* Parts of the exercise:
(1) In the Vietnam memoir excerpt, which press published Babinski's book, and in what year?
(2) Pick up the Vietnam memoir excerpt after its last sentence and carry the story forward.

* Excerpted text:
In Just a Year: Coming of Age in Vietnam, in excerpts by Susan Hunt Babinski

Earlier this year, Appalachia Bare published an article written by Rebecca Williams Mlynarczyk entitledOak Ridge.” I was absolutely delighted to meet Rebecca and her family when they came to East Tennessee. Our conversation turned to stories about the Vietnam War. I spoke about my father who journaled about his experiences in Vietnam. She spoke about her friend, Susan Hunt Babinski, who wrote a book about her experiences as a nurse during the war. Babinski’s book, In Just a Year: Coming of Age in Vietnam, was posthumously published by Purple Breeze Press in 2023.

Appalachia Bare would like to celebrate Veterans Day by featuring excerpts from Babinski’s book. Though she is not technically Appalachian, Babinski is one of our nation’s heroines who served in the pediatric ward of the U.S. Army’s 91st Evacuation Hospital during the Vietnam War. Join us as Appalachia Bare honors and acknowledges our veterans and our active military. And we are so grateful for their service. — Delonda Anderson, Chief Editor

 

“Sandy Beaches, Pumpkin, and Ronald Colman”
US Army picking up troops, 1966/ photog. James K. F. Dung, SFC/ U.S. Military, Dept. of Defense – Wikimedia, pub dom.

As the chopper skimmed the ground, I saw the darkness below erupt into flashes of fire from predawn mortar attacks. There was no way to know who was firing at whom. Above the sound of the chopper engine, I could hear cracks and pops—gunfire directed at us. At the first glow of dawn, those sounds stopped. The soldiers were retreating from the territory, and for a few hours the area belonged to the people again.

It was early morning, and the sun was low in the sky. Joan leaned out of the chopper and began snapping pictures. In her excitement, she nearly fell out, catching herself just in time. Her camera case wasn’t so lucky. We watched it float down into the China Sea. We flew over a dark green mosaic of rice paddies. The shadow of our chopper also fell over Vietnamese farmers working in the fields, dressed in black shirts and pants, walking slowly after their lumbering oxen. None of this seemed real to me. I felt as though I was watching a travelogue.

Suddenly we touched down at the 91st Evacuation Hospital. I snapped out of my reverie and looked around. The entire compound was only ten to fifteen acres. It extended a few hundred yards along a beach. Then there was barbed wire, more sand, a little village, then more sand. The only trees were a couple of scraggly palms a few feet high. Otherwise, there was no green at all. Joan stared at the sand and water with a big grin on her face.

“It’s a heck of a lot better than Saigon.”

I was tired and dirty and pissed at the army or myself—I was not sure which—for sending me to this hell, but I had to admit the blue water looked lovely. I had pictured teeming hospital wards, wounded GIs, bullets flying around us, but I had never imagined stepping into a brochure for a Caribbean island.

A young corpsman met us at the helicopter, took us and our duffle bags containing precious makeup and fatigues to our hooch, and dropped them off in our rooms. He said he would be outside the hooch for five minutes in case we wanted to freshen up before going to headquarters to sign in.

* Data records:
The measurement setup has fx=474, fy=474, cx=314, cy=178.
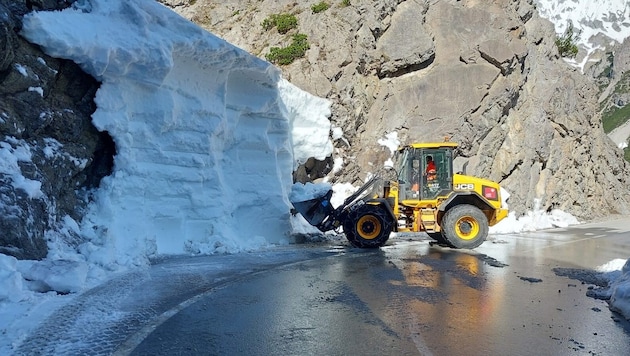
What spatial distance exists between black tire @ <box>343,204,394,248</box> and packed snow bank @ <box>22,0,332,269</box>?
1805 mm

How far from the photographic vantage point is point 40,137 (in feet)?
25.3

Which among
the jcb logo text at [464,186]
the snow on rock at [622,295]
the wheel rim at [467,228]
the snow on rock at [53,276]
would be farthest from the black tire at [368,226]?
the snow on rock at [53,276]

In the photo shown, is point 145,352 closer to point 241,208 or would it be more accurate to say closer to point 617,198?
point 241,208

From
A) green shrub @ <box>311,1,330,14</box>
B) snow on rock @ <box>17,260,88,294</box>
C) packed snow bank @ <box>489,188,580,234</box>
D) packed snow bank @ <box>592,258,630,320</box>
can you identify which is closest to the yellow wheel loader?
packed snow bank @ <box>592,258,630,320</box>

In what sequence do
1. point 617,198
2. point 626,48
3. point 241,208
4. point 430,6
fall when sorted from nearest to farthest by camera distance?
point 241,208, point 430,6, point 617,198, point 626,48

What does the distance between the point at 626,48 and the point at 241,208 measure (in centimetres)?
16431

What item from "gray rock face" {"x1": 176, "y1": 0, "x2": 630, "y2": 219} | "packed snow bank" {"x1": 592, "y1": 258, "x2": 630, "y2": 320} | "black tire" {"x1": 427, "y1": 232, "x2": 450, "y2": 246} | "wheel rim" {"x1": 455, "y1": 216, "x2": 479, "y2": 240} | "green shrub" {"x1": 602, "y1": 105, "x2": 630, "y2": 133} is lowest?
"packed snow bank" {"x1": 592, "y1": 258, "x2": 630, "y2": 320}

* Written answers:
(1) Purple Breeze Press published it in 2023.

(2)
All GI housing and buildings were called hooches, whether they were prefabricated metal Quonset huts or wooden “jungle huts.” Our hooch was wooden with a metal roof. I had been looking forward to living in a tent, which seemed very romantic to me, but instead I would be in a wood hut with a tin roof.

I took a quick look at this bare eight-by-ten-foot cubicle that was to be my home for the next year. We rated our little space because we were officers. It had a cement floor, bare walls with one nail for a hook, an army cot with mosquito netting, and a deflated rubber mattress. At least I had a room to myself.

Then I saw something that really cheered me up. In Saigon, Liddy had to use a toilet that was a hole in the ground with a wooden plank on either side. I had imagined lots of odd things about Nam but never imagined myself standing over a hole full of feces to defecate. Here in hell and gone there were real toilets. How wonderful! They flushed! And there were also indoor individual showers. I quickly brushed my teeth with bottled water.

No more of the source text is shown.